Astro-Alex ist selber überrascht wie schnell er sich wieder an die Bedingungen auf der Erde gewöhnt hat. Das Gleiche gilt auch für den umgekehrten Fall, nach einer Reise in den Weltraum. Bei seinem zweiten Besuch auf der ISS ging die Umgewöhnung an die Schwerelosigkeit sogar schneller als beim ersten Mal. Er stellt fest: „Das ist wie Fahrradfahren, das verlernt man nicht.“ Alex hat durch intensives Sporttreiben auf der Raumstation noch mehr Muskelmasse aufbauen können. Viel Sport ist für Raumfahrer notwendig, weil sich unter dem Zustand der Schwerelosigkeit die Knochen und Muskeln schneller abbauen als auf der Erde. Er rät: „Das Sportprogramm sehr ernst nehmen.“ Über Weihnachten hat Alexander Gerst ein paar Tage frei. Er nimmt sich vor „Liegestütze unterm Weihnachtsbaum“ zu machen, denn auch zuhause auf der Erde muss das 2- bis 3-stündige tägliche Sportprogramm weitergehen.

Alexander Gerst erzählt von seinem Arbeitsplatz im All. Bild: ESA – I. Kapusniak

Ohne Kollegen auf der ganzen Welt gäbe es keine ISS
Alexander Gerst bedankt sich bei allen Mitarbeitern des Europäischen Astronautenzentrums und den internationalen Partnern: „Raumfahrt ist eine Gesamtleistung des Teams,“ sagt Astro-Alex. Ohne die durchgehende Betreuung durch Kollegen am Boden würden die Menschen auf der Internationalen Raumstation weder wissen, wie man die Experimente durchführen kann, noch was in Notsituationen zu tun ist. Er fügt hinzu:„Man kann nicht mal eben zum Baumarkt fahren, wenn etwas nicht passt“. Wohl wahr.
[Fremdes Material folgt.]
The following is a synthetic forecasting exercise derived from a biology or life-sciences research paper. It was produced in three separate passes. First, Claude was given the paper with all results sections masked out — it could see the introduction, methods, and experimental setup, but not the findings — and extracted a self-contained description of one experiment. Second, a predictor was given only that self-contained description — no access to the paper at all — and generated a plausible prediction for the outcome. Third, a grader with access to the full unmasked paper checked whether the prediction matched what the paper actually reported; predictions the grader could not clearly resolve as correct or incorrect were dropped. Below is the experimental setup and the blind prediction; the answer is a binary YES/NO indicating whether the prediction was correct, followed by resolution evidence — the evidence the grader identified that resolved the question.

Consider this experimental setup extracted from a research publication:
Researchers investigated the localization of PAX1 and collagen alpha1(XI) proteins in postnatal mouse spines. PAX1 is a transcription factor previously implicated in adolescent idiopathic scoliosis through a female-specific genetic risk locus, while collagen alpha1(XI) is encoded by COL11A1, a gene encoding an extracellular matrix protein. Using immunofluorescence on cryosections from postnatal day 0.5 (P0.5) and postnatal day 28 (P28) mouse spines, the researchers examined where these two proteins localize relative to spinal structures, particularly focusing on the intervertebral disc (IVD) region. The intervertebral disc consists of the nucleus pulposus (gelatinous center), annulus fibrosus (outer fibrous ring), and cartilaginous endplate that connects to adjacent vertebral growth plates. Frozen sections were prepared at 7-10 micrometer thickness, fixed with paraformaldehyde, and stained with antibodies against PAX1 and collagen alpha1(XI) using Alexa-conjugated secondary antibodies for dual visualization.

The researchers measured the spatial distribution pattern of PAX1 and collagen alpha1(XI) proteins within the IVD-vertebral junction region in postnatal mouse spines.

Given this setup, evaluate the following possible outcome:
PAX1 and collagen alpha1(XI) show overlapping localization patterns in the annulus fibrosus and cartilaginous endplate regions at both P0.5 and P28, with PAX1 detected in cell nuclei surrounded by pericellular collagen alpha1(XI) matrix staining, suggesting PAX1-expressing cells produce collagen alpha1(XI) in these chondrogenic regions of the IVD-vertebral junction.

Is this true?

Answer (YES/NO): NO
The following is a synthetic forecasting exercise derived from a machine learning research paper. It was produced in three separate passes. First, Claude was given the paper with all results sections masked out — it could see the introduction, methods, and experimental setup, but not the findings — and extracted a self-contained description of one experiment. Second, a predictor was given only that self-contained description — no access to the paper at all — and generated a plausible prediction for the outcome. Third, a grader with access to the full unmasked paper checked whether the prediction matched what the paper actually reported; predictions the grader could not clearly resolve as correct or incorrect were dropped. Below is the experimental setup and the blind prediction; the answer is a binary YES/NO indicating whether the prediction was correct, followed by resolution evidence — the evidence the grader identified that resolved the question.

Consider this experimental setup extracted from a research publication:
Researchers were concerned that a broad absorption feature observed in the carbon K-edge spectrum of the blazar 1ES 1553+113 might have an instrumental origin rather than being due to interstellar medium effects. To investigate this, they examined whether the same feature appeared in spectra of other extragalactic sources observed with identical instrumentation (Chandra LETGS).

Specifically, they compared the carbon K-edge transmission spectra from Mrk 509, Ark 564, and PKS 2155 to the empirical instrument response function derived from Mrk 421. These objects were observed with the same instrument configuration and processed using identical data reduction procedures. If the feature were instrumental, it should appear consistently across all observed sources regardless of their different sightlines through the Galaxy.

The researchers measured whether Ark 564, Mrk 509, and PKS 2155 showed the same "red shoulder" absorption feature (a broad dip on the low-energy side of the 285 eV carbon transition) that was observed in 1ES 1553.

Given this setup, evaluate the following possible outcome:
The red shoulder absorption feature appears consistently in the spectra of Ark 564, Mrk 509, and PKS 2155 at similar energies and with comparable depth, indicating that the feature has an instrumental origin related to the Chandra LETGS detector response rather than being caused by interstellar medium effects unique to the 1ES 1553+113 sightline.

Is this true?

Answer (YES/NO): NO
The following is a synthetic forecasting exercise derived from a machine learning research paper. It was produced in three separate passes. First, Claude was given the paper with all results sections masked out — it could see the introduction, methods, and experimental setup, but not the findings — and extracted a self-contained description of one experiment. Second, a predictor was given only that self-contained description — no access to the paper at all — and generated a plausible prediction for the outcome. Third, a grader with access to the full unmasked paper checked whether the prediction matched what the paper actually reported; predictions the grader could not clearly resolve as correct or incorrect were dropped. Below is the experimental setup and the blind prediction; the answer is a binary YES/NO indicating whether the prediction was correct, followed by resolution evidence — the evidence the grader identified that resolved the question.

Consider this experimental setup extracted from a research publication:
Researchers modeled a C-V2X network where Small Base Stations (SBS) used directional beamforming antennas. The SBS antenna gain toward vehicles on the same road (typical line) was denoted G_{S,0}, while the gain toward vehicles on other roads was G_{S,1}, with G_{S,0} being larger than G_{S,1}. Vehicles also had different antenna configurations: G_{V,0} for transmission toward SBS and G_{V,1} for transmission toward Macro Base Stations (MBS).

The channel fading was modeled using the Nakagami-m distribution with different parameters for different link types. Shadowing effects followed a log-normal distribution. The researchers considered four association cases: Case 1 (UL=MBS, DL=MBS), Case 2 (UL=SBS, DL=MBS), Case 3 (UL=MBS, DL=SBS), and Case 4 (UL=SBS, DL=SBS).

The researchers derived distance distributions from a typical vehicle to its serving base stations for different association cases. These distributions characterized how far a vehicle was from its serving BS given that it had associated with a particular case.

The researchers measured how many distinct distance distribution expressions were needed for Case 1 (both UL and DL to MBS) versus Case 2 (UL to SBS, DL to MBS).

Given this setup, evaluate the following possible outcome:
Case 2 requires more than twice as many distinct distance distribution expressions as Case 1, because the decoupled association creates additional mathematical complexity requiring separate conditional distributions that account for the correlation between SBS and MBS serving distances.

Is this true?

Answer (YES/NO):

Wenn wir zusammenarbeiten, erreichen wir mehr. Ein Land alleine könnte sich niemals eine solch große Raumstation leisten. Internationale Projekte stellen mit den unterschiedlichen Kulturen der Partner eine Bereicherung dar, weil wir alle voneinander lernen können, weiß Herr Gerst. Die Crew-Mitglieder auf der ISS stammen aus den verschiedensten Ländern unseres Planeten und arbeiten und leben im Weltraum friedlich miteinander zusammen. Sie gehen mit gutem Beispiel für das Leben auf der Erde voran. Wusstet ihr übrigens, dass ein Kosmonaut das gleiche ist wie ein Astronaut? „Kosmonaut“ sagt man in Russland, in Europa sagen wir „Astronaut“.  Und seitdem China auch Raumfahrer hat, kommt ein neuer Begriff hinzu: „Taikonaut“.